Task brief -> Reproduce exactly the line with "Correctly Distinguish Right" and the lines after it. Stop at the last line of the data and include nothing else.

Material provided ->
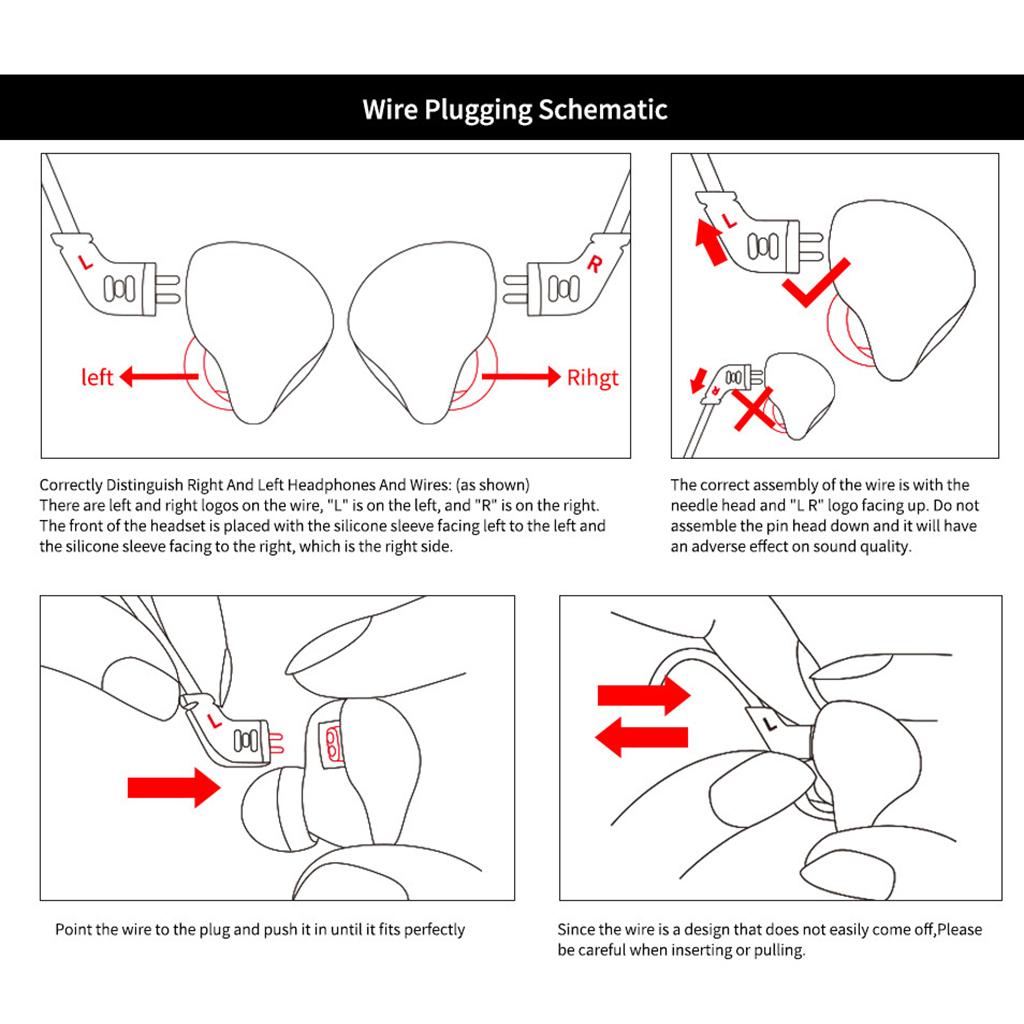 Wire Plugging Schematic

L

R

left

Rihgt

Correctly Distinguish Right And Left Headphones And Wires: (as shown)
There are left and right logos on the wire, "L" is on the left, and "R" is on the right.
The front of the headset is placed with the silicone sleeve facing left to the left and the silicone sleeve facing to the right, which is the right side.

L

The correct assembly of the wire is with the needle head and "L R" logo facing up. Do not assemble the pin head down and it will have an adverse effect on sound quality.

L

Point the wire to the plug and push it in until it fits perfectly

L

Since the wire is a design that does not easily come off,Please be careful when inserting or pulling.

Result for this exercise ->
Correctly Distinguish Right And Left Headphones And Wires: (as shown)
There are left and right logos on the wire, "L" is on the left, and "R" is on the right.
The front of the headset is placed with the silicone sleeve facing left to the left and the silicone sleeve facing to the right, which is the right side.

L

The correct assembly of the wire is with the needle head and "L R" logo facing up. Do not assemble the pin head down and it will have an adverse effect on sound quality.

L

Point the wire to the plug and push it in until it fits perfectly

L

Since the wire is a design that does not easily come off,Please be careful when inserting or pulling.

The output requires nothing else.